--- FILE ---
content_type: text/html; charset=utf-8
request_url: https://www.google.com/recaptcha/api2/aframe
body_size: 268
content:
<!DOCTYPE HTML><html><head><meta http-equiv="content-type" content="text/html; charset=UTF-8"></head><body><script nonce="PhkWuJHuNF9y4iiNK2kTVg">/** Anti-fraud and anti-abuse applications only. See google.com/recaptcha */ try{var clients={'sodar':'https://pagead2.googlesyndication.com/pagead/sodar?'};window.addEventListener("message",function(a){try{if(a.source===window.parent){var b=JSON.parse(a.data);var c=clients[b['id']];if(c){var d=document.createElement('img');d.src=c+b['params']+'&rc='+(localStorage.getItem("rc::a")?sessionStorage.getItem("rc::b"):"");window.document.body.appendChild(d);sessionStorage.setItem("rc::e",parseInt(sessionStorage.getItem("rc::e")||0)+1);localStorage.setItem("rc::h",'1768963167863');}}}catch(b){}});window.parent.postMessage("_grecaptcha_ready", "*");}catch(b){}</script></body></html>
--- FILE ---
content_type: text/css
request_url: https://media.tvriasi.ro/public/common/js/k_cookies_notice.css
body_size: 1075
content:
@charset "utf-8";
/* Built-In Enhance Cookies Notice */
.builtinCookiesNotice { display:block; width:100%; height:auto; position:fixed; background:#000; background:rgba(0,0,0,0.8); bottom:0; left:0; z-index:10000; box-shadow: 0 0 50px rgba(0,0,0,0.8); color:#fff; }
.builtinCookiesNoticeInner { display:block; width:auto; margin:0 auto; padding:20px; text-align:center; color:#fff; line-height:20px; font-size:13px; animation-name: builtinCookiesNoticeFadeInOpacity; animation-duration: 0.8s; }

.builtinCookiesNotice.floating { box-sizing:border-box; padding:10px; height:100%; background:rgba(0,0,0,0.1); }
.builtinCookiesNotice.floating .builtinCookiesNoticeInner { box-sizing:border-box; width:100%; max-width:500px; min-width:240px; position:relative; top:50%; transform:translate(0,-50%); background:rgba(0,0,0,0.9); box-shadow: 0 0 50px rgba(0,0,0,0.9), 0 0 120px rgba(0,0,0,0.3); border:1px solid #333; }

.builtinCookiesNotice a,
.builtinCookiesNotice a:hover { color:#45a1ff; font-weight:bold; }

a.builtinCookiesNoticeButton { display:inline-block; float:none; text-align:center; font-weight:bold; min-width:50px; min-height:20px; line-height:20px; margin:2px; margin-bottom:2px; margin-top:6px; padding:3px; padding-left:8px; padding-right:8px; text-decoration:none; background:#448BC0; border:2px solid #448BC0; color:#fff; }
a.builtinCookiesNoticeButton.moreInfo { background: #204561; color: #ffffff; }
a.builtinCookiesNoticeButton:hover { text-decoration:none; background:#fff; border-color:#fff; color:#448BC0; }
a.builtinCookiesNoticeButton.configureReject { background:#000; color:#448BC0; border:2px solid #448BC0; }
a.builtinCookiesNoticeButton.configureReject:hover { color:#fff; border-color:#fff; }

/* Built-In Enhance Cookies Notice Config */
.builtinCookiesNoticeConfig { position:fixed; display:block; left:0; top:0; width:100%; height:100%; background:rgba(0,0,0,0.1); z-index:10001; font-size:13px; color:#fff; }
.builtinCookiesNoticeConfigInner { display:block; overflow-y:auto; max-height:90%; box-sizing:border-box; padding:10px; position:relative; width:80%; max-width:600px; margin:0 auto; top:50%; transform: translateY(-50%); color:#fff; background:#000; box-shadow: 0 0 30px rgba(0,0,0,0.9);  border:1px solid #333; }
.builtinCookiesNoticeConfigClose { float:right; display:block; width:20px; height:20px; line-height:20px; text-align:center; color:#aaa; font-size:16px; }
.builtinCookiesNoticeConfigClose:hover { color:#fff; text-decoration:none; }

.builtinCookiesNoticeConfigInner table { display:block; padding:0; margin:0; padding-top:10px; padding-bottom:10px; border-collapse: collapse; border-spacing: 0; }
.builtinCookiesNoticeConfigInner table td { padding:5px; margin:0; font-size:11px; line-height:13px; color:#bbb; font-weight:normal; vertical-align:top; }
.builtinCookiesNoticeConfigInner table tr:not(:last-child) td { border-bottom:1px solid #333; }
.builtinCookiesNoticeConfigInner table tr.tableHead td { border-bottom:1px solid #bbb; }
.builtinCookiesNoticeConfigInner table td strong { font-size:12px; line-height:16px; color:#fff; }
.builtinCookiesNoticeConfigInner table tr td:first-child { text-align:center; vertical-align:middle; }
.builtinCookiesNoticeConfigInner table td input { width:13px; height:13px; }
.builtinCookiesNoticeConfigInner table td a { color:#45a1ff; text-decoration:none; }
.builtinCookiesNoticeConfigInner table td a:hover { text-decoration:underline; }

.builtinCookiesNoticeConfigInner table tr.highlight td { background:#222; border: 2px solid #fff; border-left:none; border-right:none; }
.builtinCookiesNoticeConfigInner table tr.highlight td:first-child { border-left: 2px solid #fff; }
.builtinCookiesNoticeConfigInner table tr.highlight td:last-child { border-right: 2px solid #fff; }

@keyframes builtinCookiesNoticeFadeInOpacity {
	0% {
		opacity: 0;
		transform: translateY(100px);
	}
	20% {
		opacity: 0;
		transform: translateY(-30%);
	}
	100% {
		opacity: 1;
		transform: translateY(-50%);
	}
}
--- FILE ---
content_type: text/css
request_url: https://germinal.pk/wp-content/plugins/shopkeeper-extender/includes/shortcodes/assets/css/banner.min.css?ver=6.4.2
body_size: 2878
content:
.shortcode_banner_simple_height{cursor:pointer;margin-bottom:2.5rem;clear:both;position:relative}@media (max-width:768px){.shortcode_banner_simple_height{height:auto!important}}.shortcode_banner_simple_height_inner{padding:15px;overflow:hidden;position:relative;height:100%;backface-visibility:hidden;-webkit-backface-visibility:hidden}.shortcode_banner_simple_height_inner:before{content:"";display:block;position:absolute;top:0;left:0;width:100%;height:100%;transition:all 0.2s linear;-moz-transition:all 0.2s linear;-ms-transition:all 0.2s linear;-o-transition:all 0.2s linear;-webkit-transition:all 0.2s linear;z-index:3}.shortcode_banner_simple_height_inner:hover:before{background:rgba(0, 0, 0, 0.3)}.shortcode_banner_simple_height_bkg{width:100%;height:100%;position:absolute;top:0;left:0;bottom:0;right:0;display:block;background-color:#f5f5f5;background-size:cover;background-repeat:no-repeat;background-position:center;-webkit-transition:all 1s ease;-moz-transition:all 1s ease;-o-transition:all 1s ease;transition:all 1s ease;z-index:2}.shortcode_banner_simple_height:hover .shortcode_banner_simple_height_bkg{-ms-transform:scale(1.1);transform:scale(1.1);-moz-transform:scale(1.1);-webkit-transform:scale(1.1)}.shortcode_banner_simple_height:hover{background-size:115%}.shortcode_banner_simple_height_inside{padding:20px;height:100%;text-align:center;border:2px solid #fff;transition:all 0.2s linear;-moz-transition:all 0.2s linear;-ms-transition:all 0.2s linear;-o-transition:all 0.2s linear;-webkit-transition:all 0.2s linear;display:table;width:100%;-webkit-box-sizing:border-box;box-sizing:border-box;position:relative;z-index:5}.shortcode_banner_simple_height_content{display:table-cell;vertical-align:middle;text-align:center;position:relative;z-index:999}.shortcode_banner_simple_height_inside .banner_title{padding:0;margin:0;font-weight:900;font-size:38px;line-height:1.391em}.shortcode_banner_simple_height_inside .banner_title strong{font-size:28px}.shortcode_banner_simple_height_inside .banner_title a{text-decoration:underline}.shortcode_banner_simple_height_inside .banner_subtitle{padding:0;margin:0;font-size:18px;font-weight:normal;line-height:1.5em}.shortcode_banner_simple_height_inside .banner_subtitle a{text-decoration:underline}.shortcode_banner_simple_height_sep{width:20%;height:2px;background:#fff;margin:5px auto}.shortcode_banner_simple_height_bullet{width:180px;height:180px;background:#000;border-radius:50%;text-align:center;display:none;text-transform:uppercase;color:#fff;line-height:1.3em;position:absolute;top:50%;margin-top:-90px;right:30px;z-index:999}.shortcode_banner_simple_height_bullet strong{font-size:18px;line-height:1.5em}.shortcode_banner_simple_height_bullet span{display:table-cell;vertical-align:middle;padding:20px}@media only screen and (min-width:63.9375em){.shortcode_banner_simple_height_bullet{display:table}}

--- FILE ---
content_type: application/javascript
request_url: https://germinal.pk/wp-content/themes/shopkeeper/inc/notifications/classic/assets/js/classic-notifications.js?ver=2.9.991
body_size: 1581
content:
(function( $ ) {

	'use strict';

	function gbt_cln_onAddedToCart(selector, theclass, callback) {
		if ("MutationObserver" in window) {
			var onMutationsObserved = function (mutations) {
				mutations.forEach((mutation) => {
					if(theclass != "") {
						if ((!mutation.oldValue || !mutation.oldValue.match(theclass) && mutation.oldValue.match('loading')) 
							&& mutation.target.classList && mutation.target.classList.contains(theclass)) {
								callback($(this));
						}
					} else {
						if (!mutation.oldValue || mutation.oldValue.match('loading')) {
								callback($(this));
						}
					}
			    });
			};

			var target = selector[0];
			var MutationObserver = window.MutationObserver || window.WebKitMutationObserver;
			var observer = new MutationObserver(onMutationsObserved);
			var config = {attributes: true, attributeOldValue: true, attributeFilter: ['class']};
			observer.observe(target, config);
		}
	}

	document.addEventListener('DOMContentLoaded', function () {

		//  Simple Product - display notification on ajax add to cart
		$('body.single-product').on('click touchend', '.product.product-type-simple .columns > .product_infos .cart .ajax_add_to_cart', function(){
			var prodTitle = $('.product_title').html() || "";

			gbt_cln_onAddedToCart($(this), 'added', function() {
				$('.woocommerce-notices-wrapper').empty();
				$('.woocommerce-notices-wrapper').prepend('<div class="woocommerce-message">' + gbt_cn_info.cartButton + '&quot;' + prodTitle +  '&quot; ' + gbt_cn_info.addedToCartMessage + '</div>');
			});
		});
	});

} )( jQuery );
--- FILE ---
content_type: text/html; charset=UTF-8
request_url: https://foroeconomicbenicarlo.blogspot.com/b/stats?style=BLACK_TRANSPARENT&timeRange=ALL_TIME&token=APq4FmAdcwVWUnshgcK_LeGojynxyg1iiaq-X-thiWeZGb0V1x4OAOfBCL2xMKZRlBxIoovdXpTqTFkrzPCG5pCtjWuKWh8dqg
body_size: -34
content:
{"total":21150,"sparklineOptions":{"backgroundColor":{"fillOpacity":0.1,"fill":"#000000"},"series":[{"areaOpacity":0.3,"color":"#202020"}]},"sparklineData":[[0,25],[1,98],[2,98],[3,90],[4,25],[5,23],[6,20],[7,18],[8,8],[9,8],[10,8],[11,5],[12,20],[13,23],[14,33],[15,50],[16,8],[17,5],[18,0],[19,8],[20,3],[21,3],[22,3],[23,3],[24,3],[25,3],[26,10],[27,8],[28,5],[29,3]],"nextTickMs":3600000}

------------

*Task requirements:*
Return each line of the data that contains the string "theclass".

*Your solution:*
	function gbt_cln_onAddedToCart(selector, theclass, callback) {
					if(theclass != "") {
						if ((!mutation.oldValue || !mutation.oldValue.match(theclass) && mutation.oldValue.match('loading')) 
							&& mutation.target.classList && mutation.target.classList.contains(theclass)) {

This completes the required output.